Wassenberger Kommunalpolitik : Investoren klagen im Windrad-Streit

Vor dem Rat der Stadt Wassenberg verkündete Bürgermeister Marcel Maurer diesen nächsten Schritt. Der Hintergrund ist die ablehnende Haltung des Kreises Heinsberg.

Der Kreis Heinsberg lehnt den Bau der geplanten vier Windräder im Birgelener Wald ab.

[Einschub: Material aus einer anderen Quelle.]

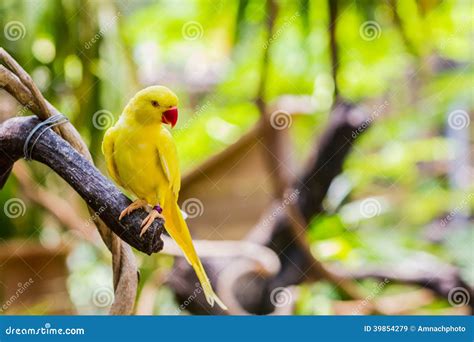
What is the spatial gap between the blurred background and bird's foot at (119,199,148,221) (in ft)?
1.39

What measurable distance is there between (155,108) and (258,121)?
583 mm

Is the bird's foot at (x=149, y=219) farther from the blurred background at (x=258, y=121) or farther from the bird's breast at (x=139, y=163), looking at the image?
the blurred background at (x=258, y=121)

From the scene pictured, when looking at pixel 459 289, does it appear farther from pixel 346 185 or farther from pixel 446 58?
pixel 446 58

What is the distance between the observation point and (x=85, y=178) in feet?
3.35

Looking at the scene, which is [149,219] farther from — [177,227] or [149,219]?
[177,227]

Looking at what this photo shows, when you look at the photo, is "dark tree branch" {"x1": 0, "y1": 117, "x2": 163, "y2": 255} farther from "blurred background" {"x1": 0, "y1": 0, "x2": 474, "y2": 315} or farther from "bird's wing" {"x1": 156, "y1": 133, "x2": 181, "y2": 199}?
"blurred background" {"x1": 0, "y1": 0, "x2": 474, "y2": 315}

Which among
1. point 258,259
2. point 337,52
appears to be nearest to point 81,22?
point 337,52

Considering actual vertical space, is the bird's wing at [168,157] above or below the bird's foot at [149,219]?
above

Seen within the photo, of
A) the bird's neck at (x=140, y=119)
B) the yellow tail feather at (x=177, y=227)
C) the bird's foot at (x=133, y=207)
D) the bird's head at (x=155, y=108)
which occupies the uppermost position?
the bird's head at (x=155, y=108)

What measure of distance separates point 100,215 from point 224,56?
0.72 m

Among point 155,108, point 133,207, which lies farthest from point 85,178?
point 155,108

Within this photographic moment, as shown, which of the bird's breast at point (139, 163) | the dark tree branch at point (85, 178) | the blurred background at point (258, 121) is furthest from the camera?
the blurred background at point (258, 121)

Das ist ebenso bekannt wie die Tatsache, dass die Stadt Wassenberg dem Kreis widerspricht und sich für den Bau der Windenergieanlagen, für die eigens eine Konzentrationsfläche mit so genannter Ausschlusswirkung eingerichtet wurde, um Windrad-Wildwuchs zu vermeiden, klar ausspricht. Damals hatte sich übrigens auch die SPD im Rat der Stadt Wassenberg für den Bau der Windenergieanlagen ausgesprochen. Mittlerweile hat sich diese Haltung geändert, wie Fraktionsvorsitzende Raja Schiffmann bereits gesagt hatte.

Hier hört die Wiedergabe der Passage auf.